A incursão dos advogados no mundo da política não é novidade. Mais da metade dos presidentes dos EUA (24 em 45 até hoje) saíram da advocacia. A novidade, nos últimos anos, é a incursão progressiva dos advogados no mundo empresarial, também no posto de líder — ou de CEO de grandes corporações.
Essa é uma tendência que vem se fortalecendo, de acordo com um estudo de pesquisadores da Universidade de Chicago, da Universidade Estadual da Flórida e da Universidade Stony Brook, que examinou a formação educacional de 3.500 CEOs e os comparou com os resultados de milhares de ações judiciais contra sociedades anônimas.
Uma das principais conclusões do estudo foi a de que as corporações lideradas por CEOs com formação jurídica foram menos processadas, enquanto as demais corporações enfrentaram mais contenciosos, sobretudo nas áreas de antitruste, direitos civis do trabalhador, contratos, trabalhista, valores mobiliários (financeira) e lesões corporais.

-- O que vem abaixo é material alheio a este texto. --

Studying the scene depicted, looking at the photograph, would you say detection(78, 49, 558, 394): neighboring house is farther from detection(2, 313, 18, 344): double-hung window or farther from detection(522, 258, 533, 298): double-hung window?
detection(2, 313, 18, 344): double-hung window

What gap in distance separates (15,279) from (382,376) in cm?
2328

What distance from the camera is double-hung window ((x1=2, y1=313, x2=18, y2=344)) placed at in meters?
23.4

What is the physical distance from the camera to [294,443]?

O estudo mostrou também que as corporações dirigidas por CEOs com formação jurídica se saíram melhor nos contenciosos que enfrentaram (ou perderam menos) e tiveram de fazer menos acordos para encerrar ações movidas contra elas. Isso significa uma economia considerável de recursos financeiros e humanos.
A conclusão óbvia é a de que advogados se tornam CEOs mais úteis para as corporações mais sujeitas a processos, como as dos setores farmacêutico (nos EUA), financeiro e de seguros. A visão do aspecto jurídico da administração de empresas se torna um fator decisivo no sucesso geral da organização.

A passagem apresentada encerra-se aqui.